The attack happened Friday. Investigations believe the attack had been carried out by a criminal gang known as DarkSide, which cultivates a Robin Hood image of stealing from corporations and giving a cut to charity.
“This is taking away from Americans who rely on Americans who need to get to and from work. It is essentially robbing everyone from performing daily tasks which are imperative to basic living,” said Patrick DeHaan, head of petroleum analysis for GasBuddy. “This is a critical piece of national infrastructure. I highly expect the U.S. to go after this hacker group with a vengeance and they should. This is nothing to mess around with.”
President Biden issued an emergency declaration. The emergency powers lifted restrictions on fuel transport by road to keep fuel lines open and prevent shortages. It covers Alabama, Arkansas, District of Columbia, Delaware, Florida, Georgia, Kentucky, Louisiana, Maryland, Mississippi, New Jersey, New York, North Carolina, Pennsylvania, South Carolina, Tennessee, Texas, and Virginia.

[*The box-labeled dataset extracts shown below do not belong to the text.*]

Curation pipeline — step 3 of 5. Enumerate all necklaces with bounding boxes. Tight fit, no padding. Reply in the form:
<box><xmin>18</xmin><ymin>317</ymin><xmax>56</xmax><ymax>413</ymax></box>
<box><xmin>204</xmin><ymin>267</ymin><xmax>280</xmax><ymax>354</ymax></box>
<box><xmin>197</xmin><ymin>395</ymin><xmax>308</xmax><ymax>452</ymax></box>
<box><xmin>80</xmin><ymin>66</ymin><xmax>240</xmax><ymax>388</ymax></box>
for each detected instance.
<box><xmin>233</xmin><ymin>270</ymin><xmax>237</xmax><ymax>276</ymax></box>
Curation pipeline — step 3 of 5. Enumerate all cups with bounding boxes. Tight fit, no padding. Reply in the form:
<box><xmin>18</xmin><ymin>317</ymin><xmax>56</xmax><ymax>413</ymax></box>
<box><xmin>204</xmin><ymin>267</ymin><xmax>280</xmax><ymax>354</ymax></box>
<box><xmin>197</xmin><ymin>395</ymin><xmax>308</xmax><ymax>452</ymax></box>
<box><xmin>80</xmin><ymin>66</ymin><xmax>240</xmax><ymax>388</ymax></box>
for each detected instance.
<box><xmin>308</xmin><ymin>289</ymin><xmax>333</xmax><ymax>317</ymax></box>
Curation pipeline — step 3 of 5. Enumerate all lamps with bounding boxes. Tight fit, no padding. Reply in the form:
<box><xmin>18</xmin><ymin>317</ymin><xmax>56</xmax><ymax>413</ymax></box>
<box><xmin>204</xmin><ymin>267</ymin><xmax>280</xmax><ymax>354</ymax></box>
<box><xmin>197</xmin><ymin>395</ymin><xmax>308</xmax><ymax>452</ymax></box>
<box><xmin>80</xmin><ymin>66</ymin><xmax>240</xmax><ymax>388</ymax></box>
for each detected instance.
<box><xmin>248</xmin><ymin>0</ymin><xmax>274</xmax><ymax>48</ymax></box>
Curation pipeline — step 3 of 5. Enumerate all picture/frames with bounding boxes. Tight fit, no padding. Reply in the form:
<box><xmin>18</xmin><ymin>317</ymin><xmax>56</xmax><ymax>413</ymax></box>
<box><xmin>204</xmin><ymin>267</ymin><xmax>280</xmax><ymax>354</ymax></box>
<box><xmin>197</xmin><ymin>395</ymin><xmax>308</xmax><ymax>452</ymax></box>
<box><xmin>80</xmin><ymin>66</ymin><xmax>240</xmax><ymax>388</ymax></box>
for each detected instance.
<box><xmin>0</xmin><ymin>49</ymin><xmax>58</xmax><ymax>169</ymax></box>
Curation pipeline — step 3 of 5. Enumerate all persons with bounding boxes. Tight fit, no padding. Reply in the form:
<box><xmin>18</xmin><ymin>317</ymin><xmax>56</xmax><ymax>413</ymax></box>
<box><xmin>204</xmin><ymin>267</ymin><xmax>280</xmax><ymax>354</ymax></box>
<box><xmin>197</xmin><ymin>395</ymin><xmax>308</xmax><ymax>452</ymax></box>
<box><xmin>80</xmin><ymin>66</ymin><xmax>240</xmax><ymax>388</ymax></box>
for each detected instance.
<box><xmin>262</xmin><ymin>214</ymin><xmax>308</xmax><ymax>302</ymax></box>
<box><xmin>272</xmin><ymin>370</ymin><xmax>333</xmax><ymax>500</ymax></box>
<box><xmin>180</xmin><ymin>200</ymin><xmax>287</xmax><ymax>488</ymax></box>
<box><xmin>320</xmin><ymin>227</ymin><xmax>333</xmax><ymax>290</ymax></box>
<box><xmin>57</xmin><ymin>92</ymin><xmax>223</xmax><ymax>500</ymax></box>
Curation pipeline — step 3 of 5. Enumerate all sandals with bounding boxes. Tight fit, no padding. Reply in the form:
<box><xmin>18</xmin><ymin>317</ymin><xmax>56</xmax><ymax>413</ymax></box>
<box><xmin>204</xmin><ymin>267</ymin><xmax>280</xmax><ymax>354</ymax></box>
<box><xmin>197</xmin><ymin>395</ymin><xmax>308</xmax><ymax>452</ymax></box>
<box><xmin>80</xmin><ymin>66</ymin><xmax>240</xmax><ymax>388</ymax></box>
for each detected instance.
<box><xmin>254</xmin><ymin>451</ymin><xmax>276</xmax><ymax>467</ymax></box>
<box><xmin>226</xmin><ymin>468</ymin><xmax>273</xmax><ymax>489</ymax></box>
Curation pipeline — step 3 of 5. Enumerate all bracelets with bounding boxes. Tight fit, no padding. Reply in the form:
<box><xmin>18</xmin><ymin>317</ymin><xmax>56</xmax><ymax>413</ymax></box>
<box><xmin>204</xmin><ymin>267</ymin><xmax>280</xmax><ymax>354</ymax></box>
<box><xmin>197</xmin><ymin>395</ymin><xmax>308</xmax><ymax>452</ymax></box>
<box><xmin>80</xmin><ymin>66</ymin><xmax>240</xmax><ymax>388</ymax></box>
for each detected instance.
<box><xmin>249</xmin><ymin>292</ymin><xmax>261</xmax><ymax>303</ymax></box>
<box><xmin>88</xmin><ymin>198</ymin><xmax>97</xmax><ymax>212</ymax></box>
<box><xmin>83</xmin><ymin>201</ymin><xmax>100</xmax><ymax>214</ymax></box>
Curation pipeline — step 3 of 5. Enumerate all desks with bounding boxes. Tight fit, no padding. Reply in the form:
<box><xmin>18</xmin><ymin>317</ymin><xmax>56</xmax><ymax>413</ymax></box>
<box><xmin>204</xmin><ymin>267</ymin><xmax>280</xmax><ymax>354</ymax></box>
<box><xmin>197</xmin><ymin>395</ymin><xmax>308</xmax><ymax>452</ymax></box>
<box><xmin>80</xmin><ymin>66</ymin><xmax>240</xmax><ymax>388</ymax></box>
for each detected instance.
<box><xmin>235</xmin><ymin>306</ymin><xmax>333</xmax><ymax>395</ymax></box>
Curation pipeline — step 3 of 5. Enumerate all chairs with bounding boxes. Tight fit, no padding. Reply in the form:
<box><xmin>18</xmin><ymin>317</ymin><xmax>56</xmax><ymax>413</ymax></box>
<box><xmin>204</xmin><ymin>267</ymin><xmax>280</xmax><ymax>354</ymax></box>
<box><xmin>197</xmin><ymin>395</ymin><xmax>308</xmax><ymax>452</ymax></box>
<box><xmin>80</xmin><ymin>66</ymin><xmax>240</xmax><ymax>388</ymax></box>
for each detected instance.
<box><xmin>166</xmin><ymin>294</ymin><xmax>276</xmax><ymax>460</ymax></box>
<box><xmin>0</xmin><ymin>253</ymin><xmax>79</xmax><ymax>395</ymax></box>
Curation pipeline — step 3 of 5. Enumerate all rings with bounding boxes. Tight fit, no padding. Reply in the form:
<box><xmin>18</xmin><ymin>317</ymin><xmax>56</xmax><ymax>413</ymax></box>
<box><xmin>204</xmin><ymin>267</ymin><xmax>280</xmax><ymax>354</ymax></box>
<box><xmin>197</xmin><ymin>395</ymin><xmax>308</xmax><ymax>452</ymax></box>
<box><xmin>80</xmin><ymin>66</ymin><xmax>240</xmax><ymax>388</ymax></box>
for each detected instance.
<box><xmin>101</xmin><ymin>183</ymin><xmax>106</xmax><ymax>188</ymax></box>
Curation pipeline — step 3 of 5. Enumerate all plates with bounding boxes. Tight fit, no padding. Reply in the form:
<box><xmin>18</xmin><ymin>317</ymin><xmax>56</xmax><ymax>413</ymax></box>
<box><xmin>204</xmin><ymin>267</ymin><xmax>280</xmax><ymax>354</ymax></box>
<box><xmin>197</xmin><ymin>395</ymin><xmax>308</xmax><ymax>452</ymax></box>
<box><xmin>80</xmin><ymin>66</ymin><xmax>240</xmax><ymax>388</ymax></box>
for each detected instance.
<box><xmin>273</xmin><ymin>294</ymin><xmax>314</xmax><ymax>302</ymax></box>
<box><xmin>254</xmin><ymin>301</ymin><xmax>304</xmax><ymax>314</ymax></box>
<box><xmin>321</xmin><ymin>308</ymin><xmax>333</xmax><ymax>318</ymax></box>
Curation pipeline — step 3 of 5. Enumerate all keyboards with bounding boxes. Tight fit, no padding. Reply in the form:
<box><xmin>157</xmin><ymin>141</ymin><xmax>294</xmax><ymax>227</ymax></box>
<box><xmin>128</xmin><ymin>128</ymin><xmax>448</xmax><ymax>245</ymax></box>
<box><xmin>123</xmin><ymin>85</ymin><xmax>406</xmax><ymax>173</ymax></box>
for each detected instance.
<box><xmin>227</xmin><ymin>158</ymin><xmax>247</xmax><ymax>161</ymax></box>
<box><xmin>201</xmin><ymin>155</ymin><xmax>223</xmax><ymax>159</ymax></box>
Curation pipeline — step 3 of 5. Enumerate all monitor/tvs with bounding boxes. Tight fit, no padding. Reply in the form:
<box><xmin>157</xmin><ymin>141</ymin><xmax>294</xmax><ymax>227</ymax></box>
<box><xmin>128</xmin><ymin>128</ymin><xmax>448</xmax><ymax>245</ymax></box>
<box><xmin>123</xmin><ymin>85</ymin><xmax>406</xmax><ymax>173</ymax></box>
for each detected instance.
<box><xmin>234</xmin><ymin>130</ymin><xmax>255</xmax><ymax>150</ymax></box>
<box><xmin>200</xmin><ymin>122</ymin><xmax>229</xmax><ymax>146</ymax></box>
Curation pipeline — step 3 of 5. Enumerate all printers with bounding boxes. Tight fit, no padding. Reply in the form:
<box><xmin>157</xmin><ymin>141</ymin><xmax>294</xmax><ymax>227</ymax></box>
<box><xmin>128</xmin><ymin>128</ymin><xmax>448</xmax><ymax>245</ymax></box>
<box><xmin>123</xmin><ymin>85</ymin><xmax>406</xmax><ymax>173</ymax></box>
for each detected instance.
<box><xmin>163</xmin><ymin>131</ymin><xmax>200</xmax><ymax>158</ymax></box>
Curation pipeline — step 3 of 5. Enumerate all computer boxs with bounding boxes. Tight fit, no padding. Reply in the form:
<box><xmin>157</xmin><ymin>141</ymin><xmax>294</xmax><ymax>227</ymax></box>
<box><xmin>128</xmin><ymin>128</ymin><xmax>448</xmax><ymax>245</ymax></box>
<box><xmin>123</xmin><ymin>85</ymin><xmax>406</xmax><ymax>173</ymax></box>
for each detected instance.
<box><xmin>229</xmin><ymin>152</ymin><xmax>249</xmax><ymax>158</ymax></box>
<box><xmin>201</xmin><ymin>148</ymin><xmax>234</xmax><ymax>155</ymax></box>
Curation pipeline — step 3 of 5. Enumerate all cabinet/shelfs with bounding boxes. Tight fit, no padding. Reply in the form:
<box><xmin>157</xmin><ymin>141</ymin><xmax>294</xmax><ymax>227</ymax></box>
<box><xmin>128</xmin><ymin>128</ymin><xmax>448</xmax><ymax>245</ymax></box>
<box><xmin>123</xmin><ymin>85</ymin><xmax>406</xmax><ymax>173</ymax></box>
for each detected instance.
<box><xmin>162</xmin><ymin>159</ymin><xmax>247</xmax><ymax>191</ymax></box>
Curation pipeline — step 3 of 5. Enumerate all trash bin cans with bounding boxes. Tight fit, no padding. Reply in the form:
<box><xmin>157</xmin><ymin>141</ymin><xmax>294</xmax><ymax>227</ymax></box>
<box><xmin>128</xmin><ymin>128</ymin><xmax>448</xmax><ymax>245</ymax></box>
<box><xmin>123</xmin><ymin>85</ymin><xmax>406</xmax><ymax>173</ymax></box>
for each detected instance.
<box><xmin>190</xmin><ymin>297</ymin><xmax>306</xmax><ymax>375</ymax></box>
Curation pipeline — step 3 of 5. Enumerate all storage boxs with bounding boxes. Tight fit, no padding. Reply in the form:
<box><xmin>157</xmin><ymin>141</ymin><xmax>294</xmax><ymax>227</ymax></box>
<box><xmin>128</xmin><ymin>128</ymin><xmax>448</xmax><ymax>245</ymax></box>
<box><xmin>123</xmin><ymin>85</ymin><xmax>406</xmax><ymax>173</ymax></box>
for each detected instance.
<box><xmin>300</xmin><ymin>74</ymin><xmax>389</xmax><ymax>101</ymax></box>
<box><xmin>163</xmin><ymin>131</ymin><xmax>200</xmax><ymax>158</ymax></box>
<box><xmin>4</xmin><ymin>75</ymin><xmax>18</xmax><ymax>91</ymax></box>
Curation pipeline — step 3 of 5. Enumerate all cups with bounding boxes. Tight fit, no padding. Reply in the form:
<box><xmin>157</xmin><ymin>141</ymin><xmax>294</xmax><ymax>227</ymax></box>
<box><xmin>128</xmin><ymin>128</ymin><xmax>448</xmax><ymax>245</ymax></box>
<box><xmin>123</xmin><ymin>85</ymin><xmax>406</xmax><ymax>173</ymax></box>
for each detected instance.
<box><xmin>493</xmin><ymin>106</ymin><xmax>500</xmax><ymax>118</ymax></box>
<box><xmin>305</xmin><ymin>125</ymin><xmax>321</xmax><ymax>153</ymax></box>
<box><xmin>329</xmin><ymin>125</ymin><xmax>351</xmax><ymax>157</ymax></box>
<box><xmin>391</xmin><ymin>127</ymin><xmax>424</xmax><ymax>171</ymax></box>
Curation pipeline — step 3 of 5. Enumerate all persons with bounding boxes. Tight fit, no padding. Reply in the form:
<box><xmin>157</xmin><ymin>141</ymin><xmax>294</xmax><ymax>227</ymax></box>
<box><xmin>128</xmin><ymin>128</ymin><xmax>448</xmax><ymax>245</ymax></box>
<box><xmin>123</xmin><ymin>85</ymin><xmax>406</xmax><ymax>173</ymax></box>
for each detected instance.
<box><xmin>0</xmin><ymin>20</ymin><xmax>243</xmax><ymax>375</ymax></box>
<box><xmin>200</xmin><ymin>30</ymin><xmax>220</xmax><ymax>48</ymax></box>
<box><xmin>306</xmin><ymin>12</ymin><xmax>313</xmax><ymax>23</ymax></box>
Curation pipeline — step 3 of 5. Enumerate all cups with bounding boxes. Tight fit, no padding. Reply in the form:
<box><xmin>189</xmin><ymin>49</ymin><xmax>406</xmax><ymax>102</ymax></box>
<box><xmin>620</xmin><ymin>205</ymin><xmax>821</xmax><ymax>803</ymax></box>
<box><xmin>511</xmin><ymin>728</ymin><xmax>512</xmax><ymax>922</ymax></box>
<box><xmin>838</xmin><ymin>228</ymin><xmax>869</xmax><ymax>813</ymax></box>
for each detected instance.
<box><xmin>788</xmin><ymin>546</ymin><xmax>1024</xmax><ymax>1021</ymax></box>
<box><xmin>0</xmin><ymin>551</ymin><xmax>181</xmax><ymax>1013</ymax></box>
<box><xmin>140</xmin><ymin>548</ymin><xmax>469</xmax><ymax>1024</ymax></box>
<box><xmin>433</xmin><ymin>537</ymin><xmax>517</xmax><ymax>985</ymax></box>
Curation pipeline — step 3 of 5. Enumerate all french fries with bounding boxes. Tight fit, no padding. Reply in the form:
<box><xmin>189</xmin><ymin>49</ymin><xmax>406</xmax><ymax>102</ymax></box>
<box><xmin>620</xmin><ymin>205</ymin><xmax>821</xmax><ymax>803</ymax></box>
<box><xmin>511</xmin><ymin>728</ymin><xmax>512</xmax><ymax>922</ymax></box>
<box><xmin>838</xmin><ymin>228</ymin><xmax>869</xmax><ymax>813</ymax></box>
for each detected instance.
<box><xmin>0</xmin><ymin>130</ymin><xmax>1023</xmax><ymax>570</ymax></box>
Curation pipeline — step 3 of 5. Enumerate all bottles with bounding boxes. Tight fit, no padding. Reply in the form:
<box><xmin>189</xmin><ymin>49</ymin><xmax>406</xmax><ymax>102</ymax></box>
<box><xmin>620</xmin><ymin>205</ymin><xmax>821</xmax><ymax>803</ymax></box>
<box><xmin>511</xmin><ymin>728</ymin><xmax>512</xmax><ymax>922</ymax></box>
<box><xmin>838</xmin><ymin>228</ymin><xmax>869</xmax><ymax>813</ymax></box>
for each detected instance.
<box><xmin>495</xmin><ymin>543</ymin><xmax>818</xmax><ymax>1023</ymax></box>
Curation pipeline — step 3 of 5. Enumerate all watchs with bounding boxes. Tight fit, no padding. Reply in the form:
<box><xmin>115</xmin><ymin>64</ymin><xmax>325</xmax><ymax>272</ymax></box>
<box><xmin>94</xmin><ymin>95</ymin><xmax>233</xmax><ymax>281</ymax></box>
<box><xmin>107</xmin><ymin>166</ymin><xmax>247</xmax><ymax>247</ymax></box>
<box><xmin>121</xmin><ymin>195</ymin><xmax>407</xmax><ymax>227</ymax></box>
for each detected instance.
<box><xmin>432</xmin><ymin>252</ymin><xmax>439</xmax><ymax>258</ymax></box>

“But I don’t see much of a pricing impact to Indiana nor outages. There will be no shortage of gasoline for markets in the Midwest, but you may see some interesting dynamics that emerge. Not all of them may be fully known simply because the gravity of the situation is something we’ve never seen before,” said DeHaan. “There’s really no need for motorists in Indianapolis or Indiana to worry at all.”
The longer this goes on, the higher oil prices could go. That could affect the entire country.
“It really depends. If it goes beyond a week and refineries in the Gulf Coast have to shut down, then yes, it could have more of an impact on prices nationally,” said DeHaan.
DeHaan says he is hopeful the situation will quickly improve as multiple levels of government are involved, but he says this may become a nightmare should it continue just ahead of the start of the summer driving season.